(Dataset entries)
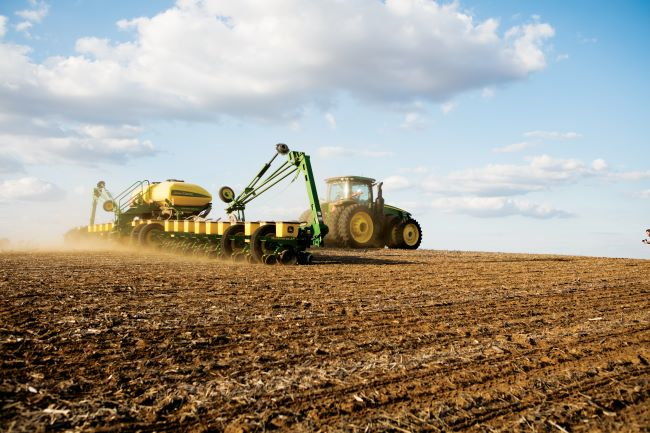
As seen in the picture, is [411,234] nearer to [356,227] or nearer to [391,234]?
[391,234]

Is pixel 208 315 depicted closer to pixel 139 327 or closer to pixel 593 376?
pixel 139 327

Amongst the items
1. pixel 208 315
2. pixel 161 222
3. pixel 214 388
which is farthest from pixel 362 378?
pixel 161 222

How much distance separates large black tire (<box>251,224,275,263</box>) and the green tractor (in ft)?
15.6

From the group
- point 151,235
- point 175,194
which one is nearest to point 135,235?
point 151,235

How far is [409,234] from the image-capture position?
18.9m

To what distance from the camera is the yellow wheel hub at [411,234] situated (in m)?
18.7

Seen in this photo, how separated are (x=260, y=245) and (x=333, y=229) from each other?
4.97 m

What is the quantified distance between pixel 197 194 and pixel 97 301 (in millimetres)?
13137

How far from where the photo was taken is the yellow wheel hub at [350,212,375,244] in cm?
1672

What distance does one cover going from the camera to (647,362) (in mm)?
4062

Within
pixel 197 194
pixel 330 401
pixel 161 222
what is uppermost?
pixel 197 194

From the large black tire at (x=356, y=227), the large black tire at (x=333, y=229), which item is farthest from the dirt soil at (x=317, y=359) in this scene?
the large black tire at (x=333, y=229)

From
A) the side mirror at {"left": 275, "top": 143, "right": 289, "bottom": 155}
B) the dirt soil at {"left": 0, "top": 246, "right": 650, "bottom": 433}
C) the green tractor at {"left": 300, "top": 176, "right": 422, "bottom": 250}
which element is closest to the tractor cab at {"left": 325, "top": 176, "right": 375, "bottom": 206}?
the green tractor at {"left": 300, "top": 176, "right": 422, "bottom": 250}

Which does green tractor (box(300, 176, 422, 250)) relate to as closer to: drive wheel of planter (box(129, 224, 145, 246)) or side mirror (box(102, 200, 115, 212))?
drive wheel of planter (box(129, 224, 145, 246))
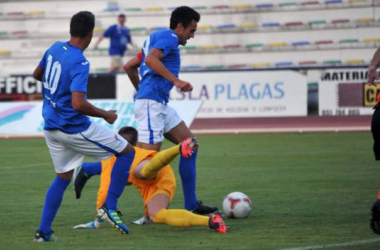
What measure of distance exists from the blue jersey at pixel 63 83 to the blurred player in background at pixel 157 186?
77 cm

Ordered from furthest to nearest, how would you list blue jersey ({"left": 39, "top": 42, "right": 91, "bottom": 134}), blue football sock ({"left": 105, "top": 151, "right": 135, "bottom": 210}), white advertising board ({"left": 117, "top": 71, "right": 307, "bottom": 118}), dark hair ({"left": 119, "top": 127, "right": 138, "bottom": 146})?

Set exercise
Copy out each line exactly, without the pictures.

Final result
As seen in the picture, is [411,234] nearer to [356,227] or nearer to [391,234]?
[391,234]

Is pixel 208 315 depicted closer to pixel 139 327 or closer to pixel 593 376?
pixel 139 327

Amongst the items
1. pixel 208 315
2. pixel 161 222
3. pixel 214 388
which is farthest from pixel 362 378?
pixel 161 222

How much distance separates large black tire (<box>251,224,275,263</box>) and the green tractor (in ft)?
15.6

From the group
- point 151,235
- point 175,194
which one is nearest to point 135,235?
point 151,235

How far is [409,234] from the image-capture position?
18.9m

To what distance from the camera is the yellow wheel hub at [411,234] situated (in m)?
18.7

Seen in this photo, how separated are (x=260, y=245) and (x=333, y=229) from each other?
4.97 m

What is the quantified distance between pixel 197 194 and pixel 97 301 (in millimetres)?
13137

How far from where the photo was taken is the yellow wheel hub at [350,212,375,244] in cm?
1672

What distance does one cover going from the camera to (647,362) (in mm)?
4062

Within
pixel 197 194
pixel 330 401
pixel 161 222
what is uppermost?
pixel 197 194

From the large black tire at (x=356, y=227), the large black tire at (x=333, y=229), which item is farthest from the dirt soil at (x=317, y=359) in this scene?
the large black tire at (x=333, y=229)

From
A) the side mirror at {"left": 275, "top": 143, "right": 289, "bottom": 155}
B) the dirt soil at {"left": 0, "top": 246, "right": 650, "bottom": 433}
C) the green tractor at {"left": 300, "top": 176, "right": 422, "bottom": 250}
which element is closest to the tractor cab at {"left": 325, "top": 176, "right": 375, "bottom": 206}?
the green tractor at {"left": 300, "top": 176, "right": 422, "bottom": 250}

Which does green tractor (box(300, 176, 422, 250)) relate to as closer to: drive wheel of planter (box(129, 224, 145, 246)) or side mirror (box(102, 200, 115, 212))?
drive wheel of planter (box(129, 224, 145, 246))
What measure of distance exists from the blue jersey at pixel 63 83 to the blurred player in background at pixel 157 186?
77 cm

Ordered from furthest to nearest, how would you list blue jersey ({"left": 39, "top": 42, "right": 91, "bottom": 134}), blue football sock ({"left": 105, "top": 151, "right": 135, "bottom": 210}), white advertising board ({"left": 117, "top": 71, "right": 307, "bottom": 118}), dark hair ({"left": 119, "top": 127, "right": 138, "bottom": 146})?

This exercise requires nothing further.